Le « peuple orange » est fin prêt pour un nouvel été à veiller sur la forêt varoise. Ce samedi, à Roquebrune-sur-Argens, l’heure est à la démonstration annuelle de force, à l’occasion de l’assemblée générale de l’association départementale RCSC-CCFF (Réserves communales de sécurité civile et Comités communaux feux de forêt), présidée par Philippe Laureri.

Un maillon indispensable de la chaîne de secours

Riches de 4 300 membres, les CCFF varois constituent un « maillon indispensable de la chaîne de secours » face notamment aux risques naturels. L’ensemble des institutions du Var salue cet engagement bénévole.

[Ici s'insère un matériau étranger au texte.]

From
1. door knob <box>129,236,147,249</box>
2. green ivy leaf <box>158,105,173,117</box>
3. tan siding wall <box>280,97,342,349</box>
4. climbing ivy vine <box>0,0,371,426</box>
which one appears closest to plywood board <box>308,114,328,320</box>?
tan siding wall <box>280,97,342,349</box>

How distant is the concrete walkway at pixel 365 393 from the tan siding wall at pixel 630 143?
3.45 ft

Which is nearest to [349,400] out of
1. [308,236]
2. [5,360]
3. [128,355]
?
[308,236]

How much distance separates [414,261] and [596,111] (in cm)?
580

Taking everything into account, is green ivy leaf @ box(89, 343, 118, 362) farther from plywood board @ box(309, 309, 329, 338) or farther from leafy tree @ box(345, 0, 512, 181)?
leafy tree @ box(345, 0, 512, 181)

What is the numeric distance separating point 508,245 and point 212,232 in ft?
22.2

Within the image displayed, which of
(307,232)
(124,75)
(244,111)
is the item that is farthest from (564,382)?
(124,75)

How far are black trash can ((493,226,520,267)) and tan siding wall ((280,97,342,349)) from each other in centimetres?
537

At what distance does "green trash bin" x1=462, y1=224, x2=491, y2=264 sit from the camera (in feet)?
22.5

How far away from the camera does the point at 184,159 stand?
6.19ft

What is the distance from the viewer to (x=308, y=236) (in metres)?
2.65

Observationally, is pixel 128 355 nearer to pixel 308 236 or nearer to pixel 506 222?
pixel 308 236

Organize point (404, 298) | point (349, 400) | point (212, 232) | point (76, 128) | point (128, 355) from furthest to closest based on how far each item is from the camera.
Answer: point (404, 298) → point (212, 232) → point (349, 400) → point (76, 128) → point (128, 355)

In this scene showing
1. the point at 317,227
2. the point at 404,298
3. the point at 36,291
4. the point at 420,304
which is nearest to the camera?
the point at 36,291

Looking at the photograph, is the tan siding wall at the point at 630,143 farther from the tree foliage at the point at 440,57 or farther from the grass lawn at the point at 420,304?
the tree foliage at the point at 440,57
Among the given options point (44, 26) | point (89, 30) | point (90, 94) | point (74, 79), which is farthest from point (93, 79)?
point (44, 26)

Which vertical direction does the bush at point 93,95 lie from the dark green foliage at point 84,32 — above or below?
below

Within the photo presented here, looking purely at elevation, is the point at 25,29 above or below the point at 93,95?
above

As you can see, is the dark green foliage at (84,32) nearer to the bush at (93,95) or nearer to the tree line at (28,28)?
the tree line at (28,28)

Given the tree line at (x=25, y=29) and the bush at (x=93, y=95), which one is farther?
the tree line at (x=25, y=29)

Complémentaire de tous les moyens de sécurité civile engagés en cas d’incendies de forêt – ou d’autres besoins, inondations, recherches de personne, etc. – les CCFF du Var regroupent 4 300 bénévoles, dans 142 communes, 206 véhicules de première intervention, deux véhicules de liaison, un de coordination et de logistique Harpon 83, et 9 relais radio.

« En 2025, vous avez fait 7 000 patrouilles, réalisé 764 vigies, 15 500 journées bénévoles, ce qui représente 1,6 million d’euros en valorisation monétaire », énumère le préfet, Simon Babre, après avoir passé en revue les troupes venues de tout le département. « Cela signifie que s’il fallait vous payer, il faudrait débourser 1,6 million d’euros. Et ceci sans compter ce qu’on appelle ‘la valeur du sauvé’, c’est-à-dire tout ce qui n’a pas brûlé, tout ce qui n’a pas été détruit grâce à votre action. Vraiment : au nom de tous nos concitoyens, bravo ! »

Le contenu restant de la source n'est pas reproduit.